Data excerpts:
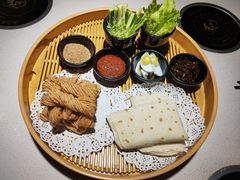 -金筷子西北菜·捞悦火锅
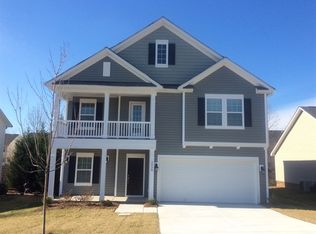2938 Deep Cove Dr NW, Concord, NC 28027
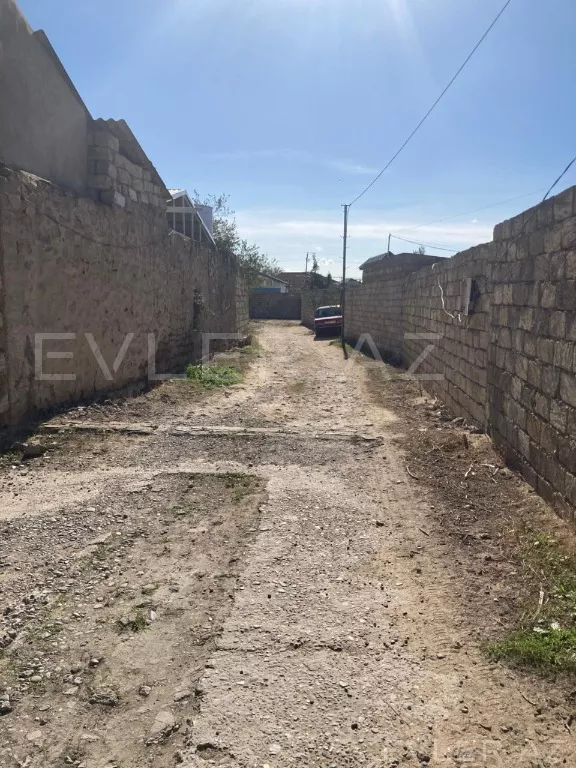 Satılır, torpaq
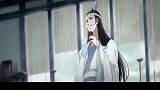 魔道祖师：魏无羡在上课被当众点名，场面一度十分的尴尬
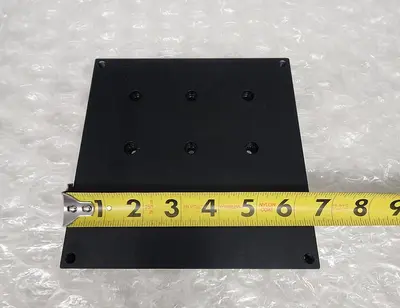 THORLABS MOUNTING PLATE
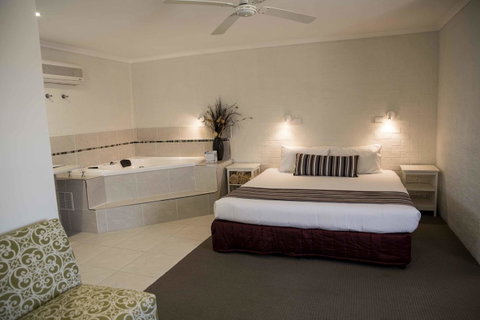 Coastal Bay Motel - Lennox Head Accommodation 26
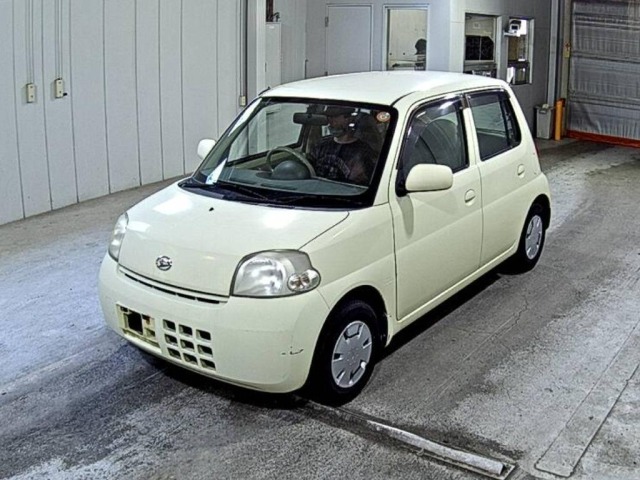 Daihatsu ESSE 2007 7000157-4
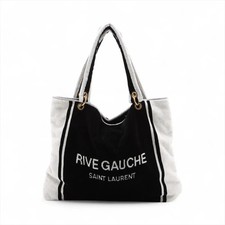 Borsa Saint Laurent Paris Rive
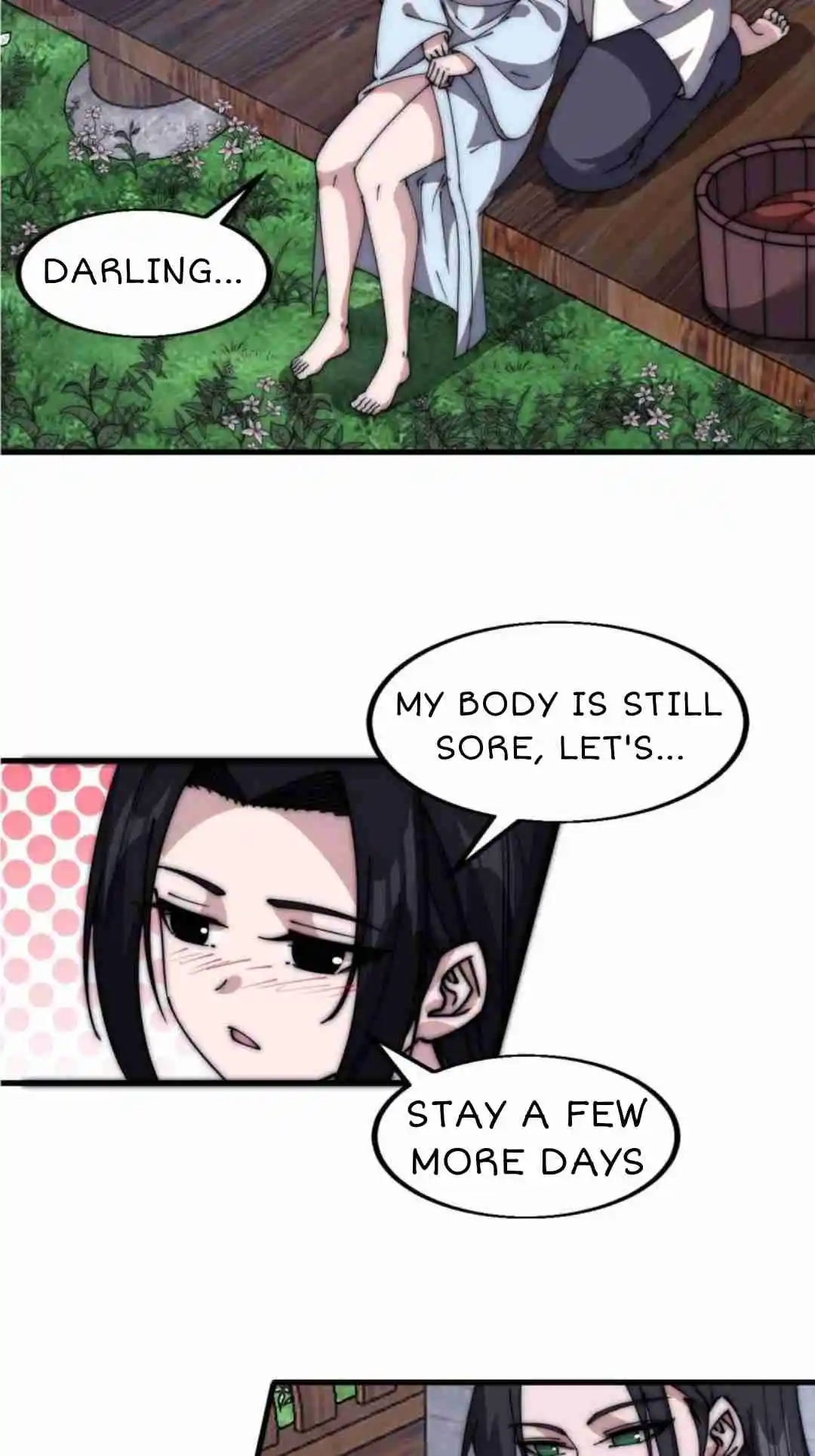 It Starts With A Mountain 594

▶ What to work on
A faithful copy of the records above is needed, with the pictures left out.

▶ Output for this task
 -金筷子西北菜·捞悦火锅
2938 Deep Cove Dr NW, Concord, NC 28027
 Satılır, torpaq
 魔道祖师：魏无羡在上课被当众点名，场面一度十分的尴尬
 THORLABS MOUNTING PLATE
 Coastal Bay Motel - Lennox Head Accommodation 26
 Daihatsu ESSE 2007 7000157-4
 Borsa Saint Laurent Paris Rive
 It Starts With A Mountain 594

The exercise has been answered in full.